Die Anfechtung von Paragraf 77 StGB (Tötung auf Verlangen) ist nicht zulässig, befand der VfGH. Im Falle einer Aufhebung wäre die Tötung eines Menschen auf dessen Verlangen als Mord oder Totschlag zu ahnden. Mit der Aufhebung wären daher die Bedenken der Antragsteller gegen Paragraf 77 nicht ausgeräumt, insofern war der Anfechtungsumfang zu eng.

„Recht auf menschenwürdiges Sterben“ 

Maßgeblich für die Entkriminalisierung der Hilfeleistung beim Selbstmord durch die Verfassungsrichter war das aus der Verfassung abgeleitete Recht auf Selbstbestimmung. "Dieses Recht auf freie Selbstbestimmung umfasst sowohl das Recht auf die Gestaltung des Lebens als auch das Recht auf ein menschenwürdiges Sterben", sagte VfGH-Präsident Christoph Grabenwarter bei der Erläuterung der Entscheidung am Freitag.

Zur freien Selbstbestimmung gehöre die Entscheidung, wie man sein Leben gestalte, so der VfGH-Präsident. "Ebenso gehört dazu aber auch die Entscheidung des Einzelnen, ob und aus welchen Gründen er sein Leben in Würde beenden will. All dies hängt von den Überzeugungen und Vorstellungen jedes Einzelnen ab und liegt in seiner Autonomie." Und: "Das Recht auf freie Selbstbestimmung umfasst auch das Recht des Suizidwilligen, die Hilfe eines (dazu bereiten) Dritten in Anspruch zu nehmen."

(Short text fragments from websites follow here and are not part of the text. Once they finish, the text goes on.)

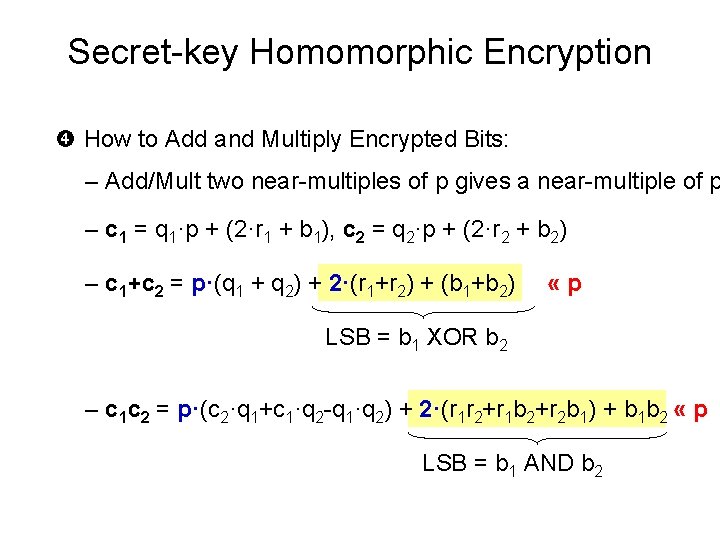 Secret-key Homomorphic Encryption How to Add and Multiply Encrypted Bits: – Add/Mult two near-multiples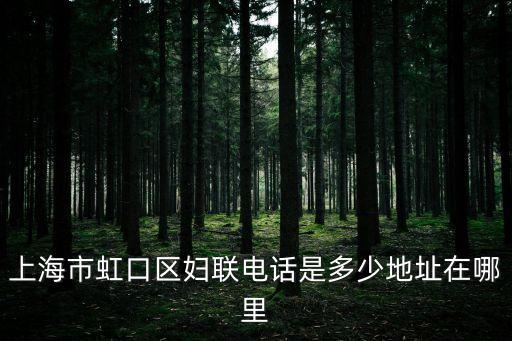上海市虹口區婦聯電話是多少地址在哪里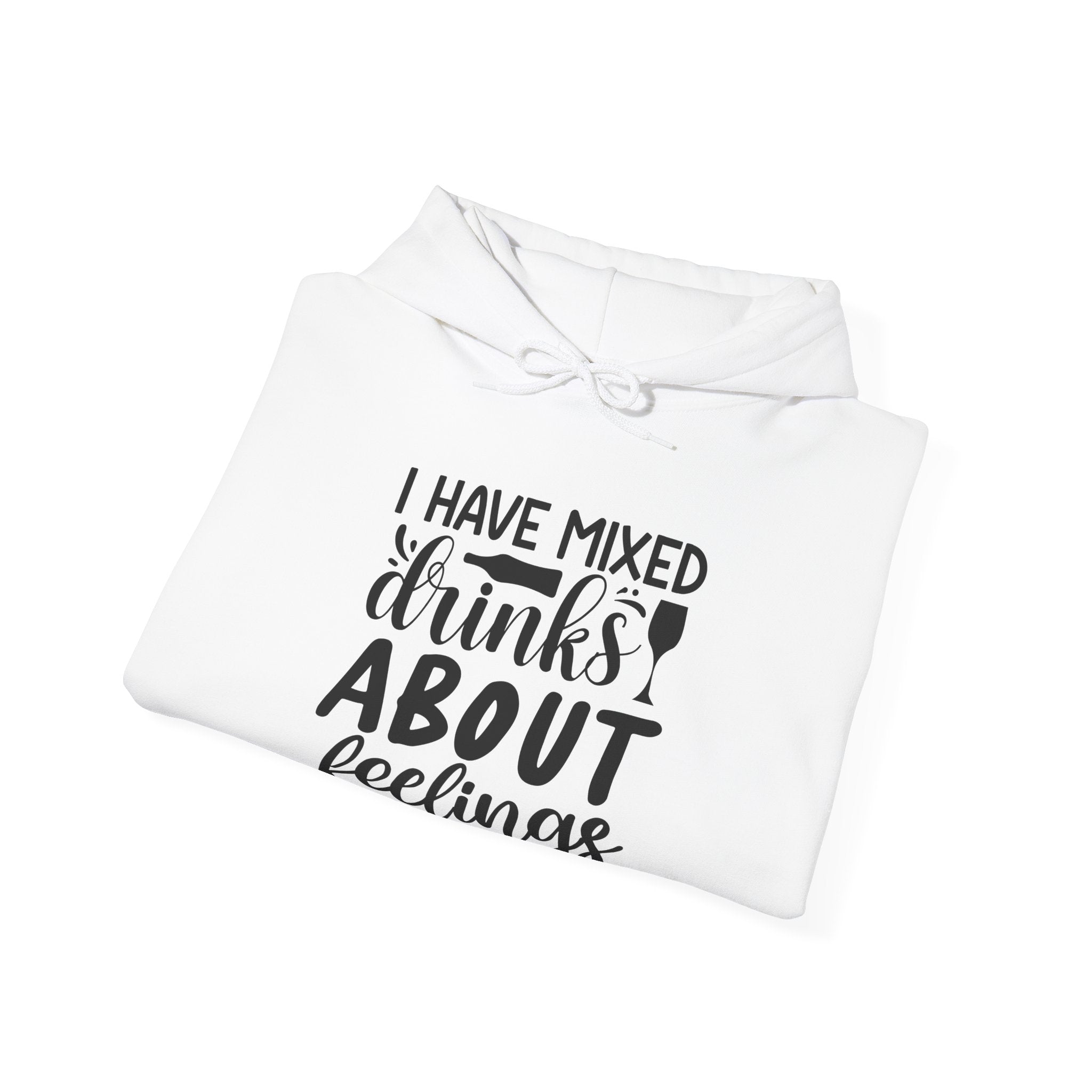 I Have Mixed Drinks About Feelings Unisex Heavy Blend Hooded Sweatshirt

Nicht aufgehoben wird das Verbot der aktiven Sterbehilfe, also das Verbot der "Tötung auf Verlangen". Dies zwar auch aus formalen Gründen: Hätten die Verfassungsrichter diese Bestimmung (Paragraf 77 Strafgesetzbuch) gekippt, dann müsste Sterbehilfe als Mord verfolgt werden. Dies hätte eine deutlich höhere Strafdrohung als bisher (sechs Monate bis fünf Jahre) zur Folge. Allerdings betonte Grabenwarter auch, dass die Gründe für die Aufhebung des Verbots der Mitwirkung am Selbstmord nicht ohne Weiteres auf die Frage der Verfassungsmäßigkeit des Verbots der "Tötung auf Verlangen" übertragbar seien.